### EXCERPTED RECORDS
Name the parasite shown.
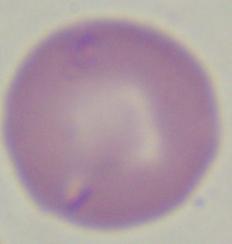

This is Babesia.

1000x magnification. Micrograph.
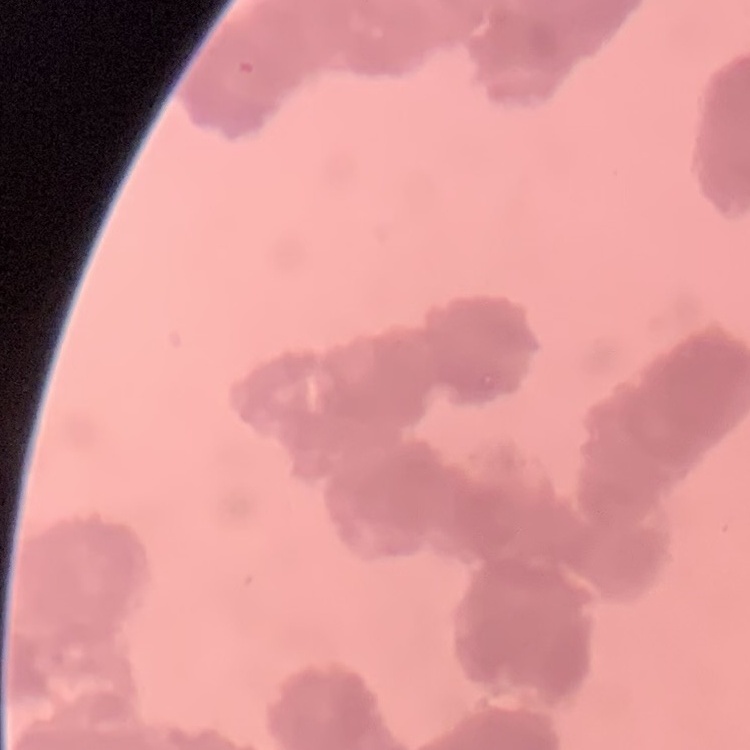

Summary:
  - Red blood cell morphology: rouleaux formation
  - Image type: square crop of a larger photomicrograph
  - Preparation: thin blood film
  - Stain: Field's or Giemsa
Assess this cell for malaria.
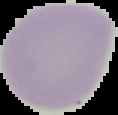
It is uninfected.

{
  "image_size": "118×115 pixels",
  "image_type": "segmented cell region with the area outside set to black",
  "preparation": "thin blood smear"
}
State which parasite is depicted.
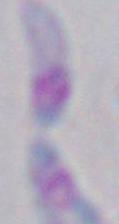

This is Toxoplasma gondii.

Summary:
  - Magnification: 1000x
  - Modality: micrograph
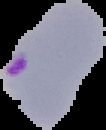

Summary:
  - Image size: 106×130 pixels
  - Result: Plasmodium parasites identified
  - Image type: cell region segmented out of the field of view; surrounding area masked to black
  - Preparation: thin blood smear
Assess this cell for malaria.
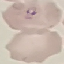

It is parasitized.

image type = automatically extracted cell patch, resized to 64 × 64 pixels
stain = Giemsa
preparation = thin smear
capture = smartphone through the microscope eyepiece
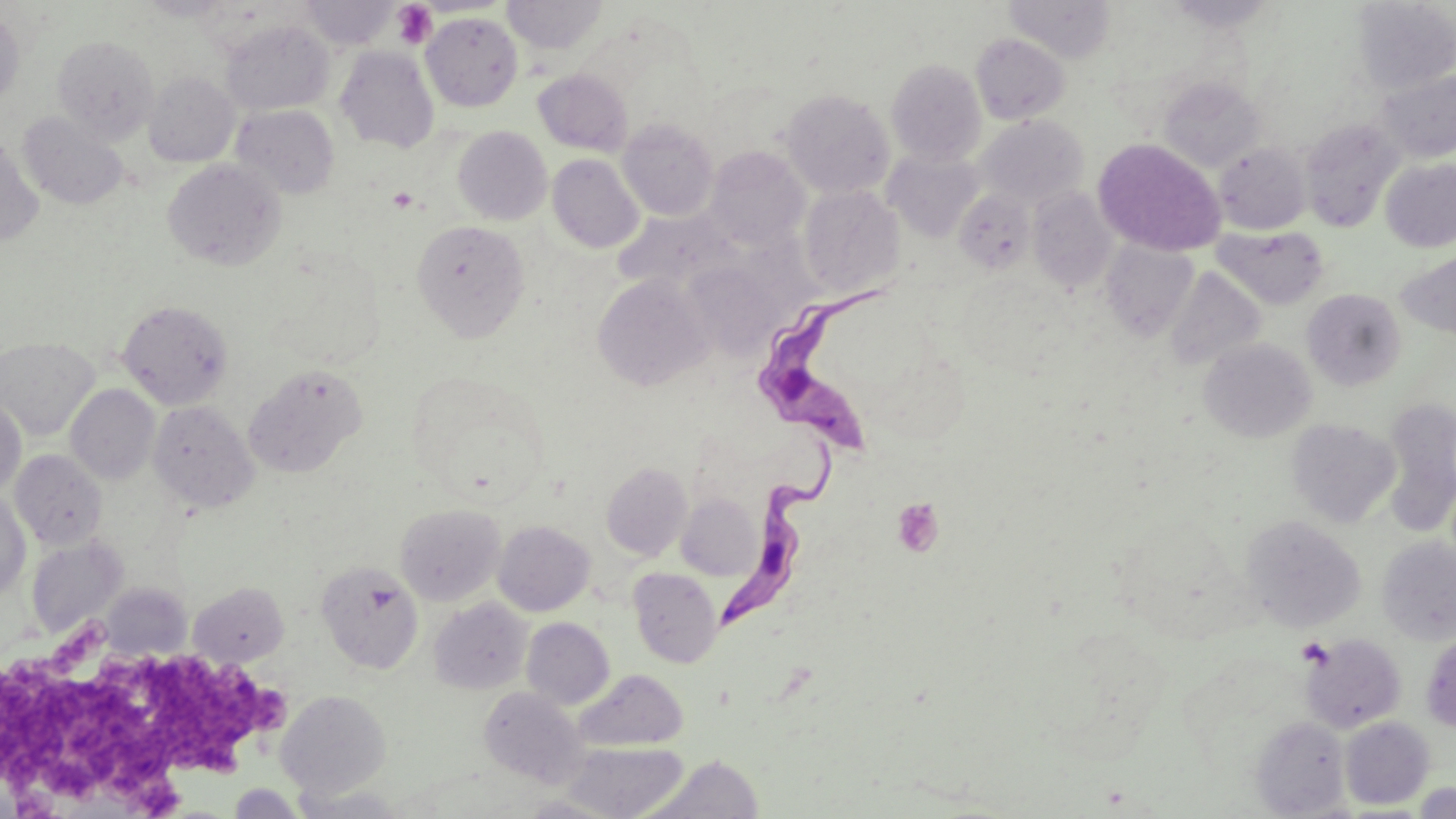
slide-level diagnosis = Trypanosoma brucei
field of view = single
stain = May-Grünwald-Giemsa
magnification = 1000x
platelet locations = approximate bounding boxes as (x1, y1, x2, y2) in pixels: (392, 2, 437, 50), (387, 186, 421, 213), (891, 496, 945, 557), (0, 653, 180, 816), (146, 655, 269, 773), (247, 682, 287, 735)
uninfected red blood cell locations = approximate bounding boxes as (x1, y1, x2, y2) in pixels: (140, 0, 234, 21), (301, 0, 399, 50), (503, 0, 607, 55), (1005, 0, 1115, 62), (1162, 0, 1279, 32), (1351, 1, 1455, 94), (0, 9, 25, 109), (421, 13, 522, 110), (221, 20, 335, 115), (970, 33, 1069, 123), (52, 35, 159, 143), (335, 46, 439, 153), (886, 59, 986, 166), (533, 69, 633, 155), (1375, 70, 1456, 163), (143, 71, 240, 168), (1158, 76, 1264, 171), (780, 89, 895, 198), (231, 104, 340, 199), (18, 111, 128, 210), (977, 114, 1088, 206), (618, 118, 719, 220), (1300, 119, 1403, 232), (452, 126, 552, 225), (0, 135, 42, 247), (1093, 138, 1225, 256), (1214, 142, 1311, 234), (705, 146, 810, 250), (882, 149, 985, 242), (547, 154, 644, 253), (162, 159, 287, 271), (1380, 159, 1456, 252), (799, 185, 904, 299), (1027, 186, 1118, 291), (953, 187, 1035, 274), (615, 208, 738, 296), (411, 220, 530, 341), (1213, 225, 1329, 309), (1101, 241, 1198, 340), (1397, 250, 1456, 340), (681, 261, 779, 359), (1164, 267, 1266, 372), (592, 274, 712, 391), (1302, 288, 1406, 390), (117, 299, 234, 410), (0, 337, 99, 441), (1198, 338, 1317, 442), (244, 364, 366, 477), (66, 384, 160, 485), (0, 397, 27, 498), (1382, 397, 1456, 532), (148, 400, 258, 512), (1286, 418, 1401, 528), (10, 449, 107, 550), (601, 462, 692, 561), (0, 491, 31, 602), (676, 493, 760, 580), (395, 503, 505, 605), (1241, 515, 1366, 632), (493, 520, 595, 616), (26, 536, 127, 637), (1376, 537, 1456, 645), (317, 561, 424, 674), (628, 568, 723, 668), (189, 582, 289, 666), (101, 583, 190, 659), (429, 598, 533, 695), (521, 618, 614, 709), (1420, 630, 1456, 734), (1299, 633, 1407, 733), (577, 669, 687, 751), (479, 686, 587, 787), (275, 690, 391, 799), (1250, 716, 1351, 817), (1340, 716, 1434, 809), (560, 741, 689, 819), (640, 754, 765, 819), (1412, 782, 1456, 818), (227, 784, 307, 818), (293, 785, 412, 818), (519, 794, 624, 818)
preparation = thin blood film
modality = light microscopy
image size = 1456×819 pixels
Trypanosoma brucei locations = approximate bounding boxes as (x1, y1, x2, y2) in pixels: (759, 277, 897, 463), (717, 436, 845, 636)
######
:: PROBLEM DETAILS ::
Where does the string "region" appear in the records above? Show every line that holds it.

:: ANSWER TO THIS PROBLEM ::
  "image_type": "segmented cell region with the area outside set to black",
  - Image type: cell region segmented out of the field of view; surrounding area masked to black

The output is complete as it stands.